Türkiye’nin AB’ye üyelik sürecinde yaşanan olumsuzlukların, demir çelik sektörüne de yansıdığı gözleniyor. Çalışmaları 2001 yılında başlatılan ve 2006 yılında Ko-misyona intikâl ettirilip, iade edilmesi üzerine yeniden çalışılan ve nihayet 2009 yılında tekrar Komisyona gönderilen Türk çelik sektörünün yeniden yapılandırılması raporundan halâ bir ses çıkmaması rahatsızlık yaratıyor. Esasen raporun son hali ile, yeniden yapılandırma raporu olmaktan çok, “yeniden yapılandırmama” raporuna dönüşmüş olması sebebi ile, başlangıçta çalışmalara iştirak eden pek çok üretici kuruluş, yeniden yapılandırma kapsamındaki devlet yardımı talebini geri çekmiş bulunuyor. 12 yıl devam eden bir raporlama süreci ve çelik sektörünün yeniden yapılandırılmasının, rekabet faslının açılış şartı haline getirilmiş olması, AB’nin yaklaşımındaki önyargılı ve tek taraflı bakışı açıkça ortaya koyuyor.
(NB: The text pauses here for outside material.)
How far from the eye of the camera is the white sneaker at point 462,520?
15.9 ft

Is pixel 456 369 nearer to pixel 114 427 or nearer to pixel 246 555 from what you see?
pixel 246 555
Bugün geldiğimiz noktada sektörümüz, Türkiye ile Avrupa Kömür Çelik Topluluğu (AKÇT) arasındaki serbest ticaret anlaşmasını, giderek artan ölçülerde sorgulamaya başlamış bulunuyor. Gerçekten de yürürlüğe girdiği 1996 yılında Türk Çelik sektörüne vergi avantajı sağlayan anlaşmanın, bugün aynı şartların tüm 3. ülkelere de sağlanmış olması sebebiyle, Türk çelik sektörü açısından ciddi bir avantajı kalmamış, hatta Cezayir ve Meksika örneklerinde olduğu gibi, AB’nin üçüncü ülkeler ile tek başına imzaladığı STA’lar, çelik sektörümüzü dezavantajlı duruma düşürmüştür.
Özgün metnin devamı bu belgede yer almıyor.